Não será tarefa fácil para o governo enfrentar o forte corporativismo opositor e ainda não passam despercebidos eventos que ocorrem no país focando obstruir o avanço e a viabilização das reformas, como a intensificação de denúncias em torno da família Bolsonaro, guerrilhas no Ceará incitando o governo a uma intervenção que o deixaria sem capacidade de evoluir com as reformas, enfim forte patrulhamento ideológico sobre todos os atos do governo procurando desgastá-lo, etc...
Certamente haverá um forte acirramento e isto poderá postergar as decisões e aprovações imprescindíveis.
Na realidade temos uma visão bastante cética a respeito do prazo em que o governo poderá alcançar os seus objetivos que são imprescindíveis para o país, acreditando mesmo que poderá “consumir” o 1º trimestre, na melhor hipótese.
Tudo isto influenciará o mercado de câmbio, pois deve retardar fluxos de recursos, e isto poderá reconduzir o preço da moeda americana para o patamar de R$ 3,75 a R$ 3,77, que parece compatível com o contexto atual, pois há um prêmio de risco de deve estar contido no preço, ou, até um pouco mais, para depois de tudo resolvido e se for a contento, então ocorrer a intensificação do fluxo de recursos externos e o preço retroceder ao entorno de R$ 3,45 a R$ 3,55, no nosso ponto de vista.
É relevante destacar que o país continua com situação extremamente confortável no câmbio, detendo substantivo estoque de reservas cambiais, contas externas tranquilas e com um déficit em transações correntes de tão somente 0,77% do PIB, mas há o peso do prêmio de risco na composição do preço da moeda americana que não pode ser expurgado agora.
De outro lado continua com a inflação absolutamente controlada e juros baixos.
Está pronto, portanto, para receber investimentos produtivos ou no mercado financeiro, mas a crise fiscal é uma trava.
Sem vislumbrar em termos efetivos solução para a crise fiscal, tudo o mais fica indefinido e as expectativas passam a refletir esta realidade estagnante.
O investidor nacional atuou na Bovespa procurando se antecipar ao que estava no radar como perspectiva de ingressos expressivos do exterior, mas o retardamento das decisões efetivas pró solução da crise fiscal poderá causar algum desconforto.
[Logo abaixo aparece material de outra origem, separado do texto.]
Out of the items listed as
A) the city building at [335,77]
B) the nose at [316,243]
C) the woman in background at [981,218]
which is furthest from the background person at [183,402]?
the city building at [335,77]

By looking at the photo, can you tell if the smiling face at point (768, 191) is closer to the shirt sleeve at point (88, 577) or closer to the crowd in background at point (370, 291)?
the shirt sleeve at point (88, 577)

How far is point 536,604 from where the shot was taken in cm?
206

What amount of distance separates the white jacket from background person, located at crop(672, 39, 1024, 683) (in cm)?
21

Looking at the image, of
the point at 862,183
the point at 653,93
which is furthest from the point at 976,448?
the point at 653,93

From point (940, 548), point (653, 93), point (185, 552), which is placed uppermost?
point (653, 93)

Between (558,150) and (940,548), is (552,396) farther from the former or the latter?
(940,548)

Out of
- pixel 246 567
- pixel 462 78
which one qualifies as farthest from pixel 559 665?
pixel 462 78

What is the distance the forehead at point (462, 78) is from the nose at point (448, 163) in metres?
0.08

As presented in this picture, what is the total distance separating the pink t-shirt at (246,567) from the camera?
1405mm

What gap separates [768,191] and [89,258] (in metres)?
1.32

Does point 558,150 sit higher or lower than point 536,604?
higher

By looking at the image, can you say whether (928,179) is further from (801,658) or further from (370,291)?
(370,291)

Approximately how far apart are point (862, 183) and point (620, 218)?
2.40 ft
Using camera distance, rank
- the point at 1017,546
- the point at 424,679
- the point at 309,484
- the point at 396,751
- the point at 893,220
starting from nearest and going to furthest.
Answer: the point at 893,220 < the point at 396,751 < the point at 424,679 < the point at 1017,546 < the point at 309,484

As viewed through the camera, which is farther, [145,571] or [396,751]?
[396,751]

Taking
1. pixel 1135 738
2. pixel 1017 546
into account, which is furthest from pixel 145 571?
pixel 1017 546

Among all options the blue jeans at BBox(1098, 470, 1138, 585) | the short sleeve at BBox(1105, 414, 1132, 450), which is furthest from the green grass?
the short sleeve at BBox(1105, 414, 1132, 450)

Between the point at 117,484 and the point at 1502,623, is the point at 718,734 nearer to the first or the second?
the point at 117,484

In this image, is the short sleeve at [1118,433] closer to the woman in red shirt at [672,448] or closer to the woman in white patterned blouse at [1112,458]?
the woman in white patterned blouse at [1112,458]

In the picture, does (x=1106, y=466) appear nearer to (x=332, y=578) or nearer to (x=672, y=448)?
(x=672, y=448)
A recuperação dos últimos 2 dias se devem ao efeito Vale.
O mercado global também está eivado de problemas com o FED emitindo sinais de preocupação com o comportamento da economia americana, não se descartando que até possa vir a reduzir a taxa de juro americana contrariando todas as expectativas precedentes e, por ironia, dando razão do Presidente Trump nas suas desavenças com o Presidente do FED.
As bolsas americanas fortalecem esta percepção e subiram forte ontem, enquanto a Bovespa repetiu o comportamento de terça-feira alavancado pelos papéis da Vale com menor intensidade e tende a ir perdendo fôlego.
A China já não está “bombando” como antes, há preocupações e os dados nem sempre são merecedores de ampla credibilidade, mas deve evoluir nas discussões com os Estados Unidos, já que já sente reflexos do embate comercial. Muitos analistas já evidenciam preocupação de que o crescimento chinês esteja atingindo o esgotamento.
Por enquanto, consideramos insustentável o movimento de apreciação do real frente ao dólar, não há fundamentos e há incertezas que pesam como prêmio de risco.